Un referente que dejó huella en Rumanía y Europa

El mundo del fútbol está de luto. Mircea Lucescu, uno de los entrenadores y jugadores más destacados de Rumanía, falleció este martes a los 80 años en Bucarest. La causa, problemas cardíacos que lo habían llevado a renunciar hace apenas unos días, marcó el fin de una carrera llena de logros y reconocimiento internacional.

Una carrera que empezó en la cancha y llegó a la dirección técnica

Lucescu, nacido en Bucarest el 29 de julio de 1945, empezó en el fútbol desde muy joven. A los 16 años ingresó en una escuela de deportes y, dos años después, se sumó al Dinamo de Bucarest, donde se convirtió en un delantero destacado. A lo largo de su trayectoria, disputó 64 partidos con la selección rumana y fue capitán en el Mundial de México 1970, dejando una marca importante en el fútbol de su país.

Como jugador, marcó 81 goles en 377 partidos, conquistando siete campeonatos de liga y tres copas nacionales. Su última temporada como futbolista fue en 1989/90, cuando con 44 años volvió a salir a jugar en un partido con el Dinamo.

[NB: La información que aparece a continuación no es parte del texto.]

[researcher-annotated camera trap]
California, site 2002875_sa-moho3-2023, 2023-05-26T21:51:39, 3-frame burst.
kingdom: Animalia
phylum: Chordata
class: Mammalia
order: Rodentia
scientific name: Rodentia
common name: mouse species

Pero su verdadera huella la dejó como entrenador.

Un técnico que rompió esquemas y llevó a Rumanía a la historia

En 1981, Lucescu asumió por primera vez la dirección de la selección rumana, logrando en 1984 la clasificación a la Eurocopa en Francia, un logro histórico para su país. Luego, su carrera lo llevó a clubes y países como Italia, Turquía, Ucrania y Rusia, donde dejó su marca en equipos como Brescia, Inter de Milán, Galatasaray, Shakhtar Donetsk y Zenit San Petersburgo.

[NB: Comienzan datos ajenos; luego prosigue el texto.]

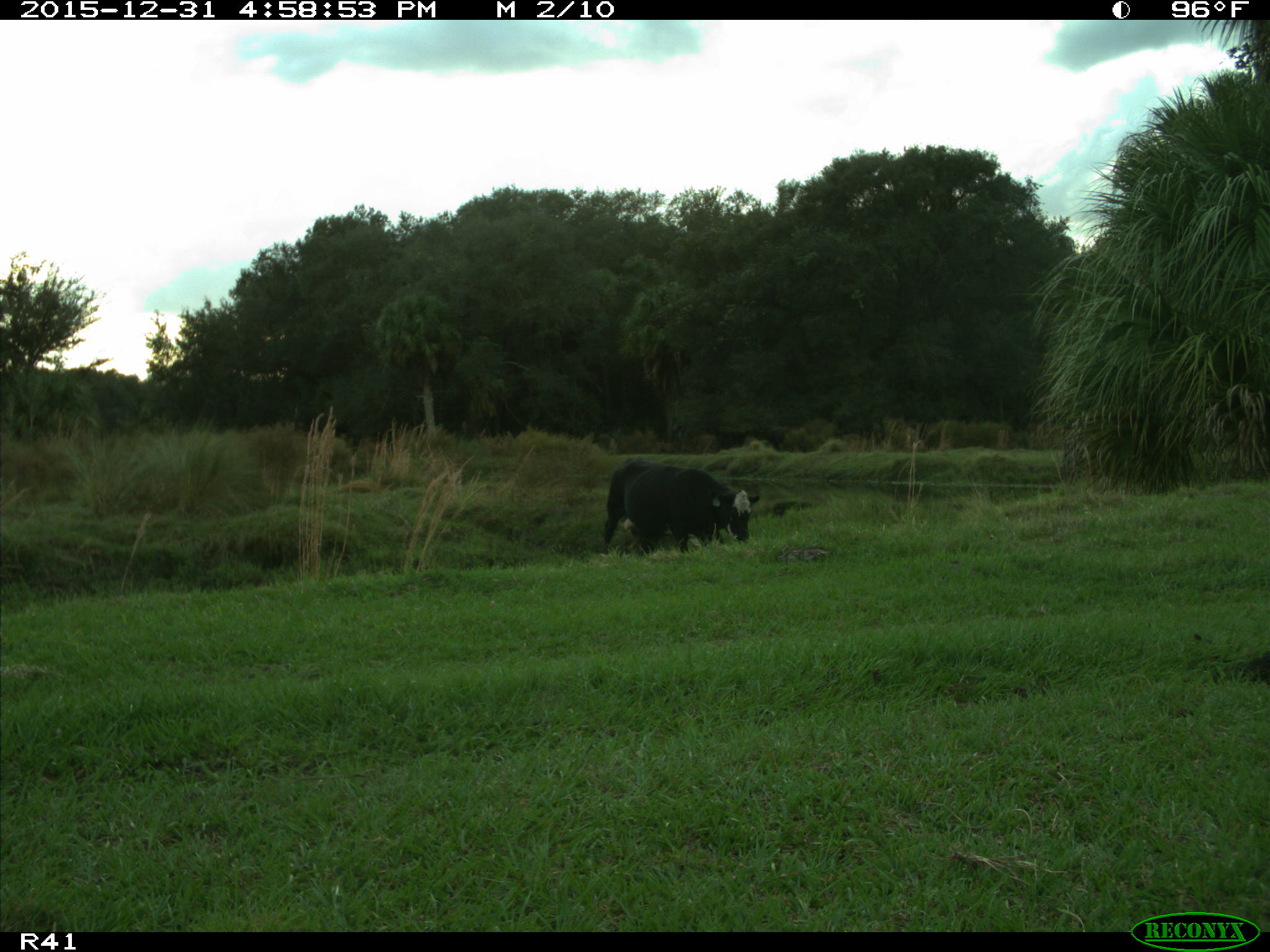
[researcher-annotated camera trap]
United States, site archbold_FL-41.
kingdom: Animalia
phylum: Chordata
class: Mammalia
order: Artiodactyla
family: Bovidae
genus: Bos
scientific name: Bos taurus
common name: domestic cow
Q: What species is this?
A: Bos taurus (domestic cow).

Su etapa más exitosa fue en el Shakhtar Donetsk, donde estuvo 12 temporadas y conquistó ocho ligas, seis copas y siete supercopas. Además, en 2009, lograron la Copa de la UEFA, un título que destacó a su equipo en Europa. En Rusia, con el Zenit, ganó la Supercopa en 2016, aunque fue despedido en 2017 tras terminar en tercer lugar en la liga local.

Regreso a Rumanía y el adiós final

En agosto de 2024, Lucescu volvió a su país para dirigir otra vez a la selección rumana, más de 38 años después de su primer período. Su objetivo era clasificar al equipo para el Mundial de 2026. Aunque logró 11 victorias, un empate y seis derrotas, Rumanía no consiguió su pase, tras perder contra Turquía en el repechaje a fines de marzo. La derrota le causó un gran disgusto y, días después, fue hospitalizado por problemas cardíacos, falleciendo en la clínica de Bucarest.

Un legado que trasciende fronteras

La Federación Rumana de Fútbol expresó su tristeza en las redes sociales, destacando que Lucescu no solo fue un estratega brillante, sino también un mentor y símbolo nacional. En su honor, los partidos de las próximas jornadas en todas las categorías del fútbol local tendrán un minuto de silencio. La historia del fútbol rumano se despide de uno de sus mayores ídolos, que dejó una huella imborrable en cada rincón donde dirigió.

El mundo del deporte se despide de un ícono que hizo del fútbol su vida y que, con su trabajo y dedicación, elevó la bandera de Rumanía a lo más alto. Que descanse en paz, Mircea Lucescu.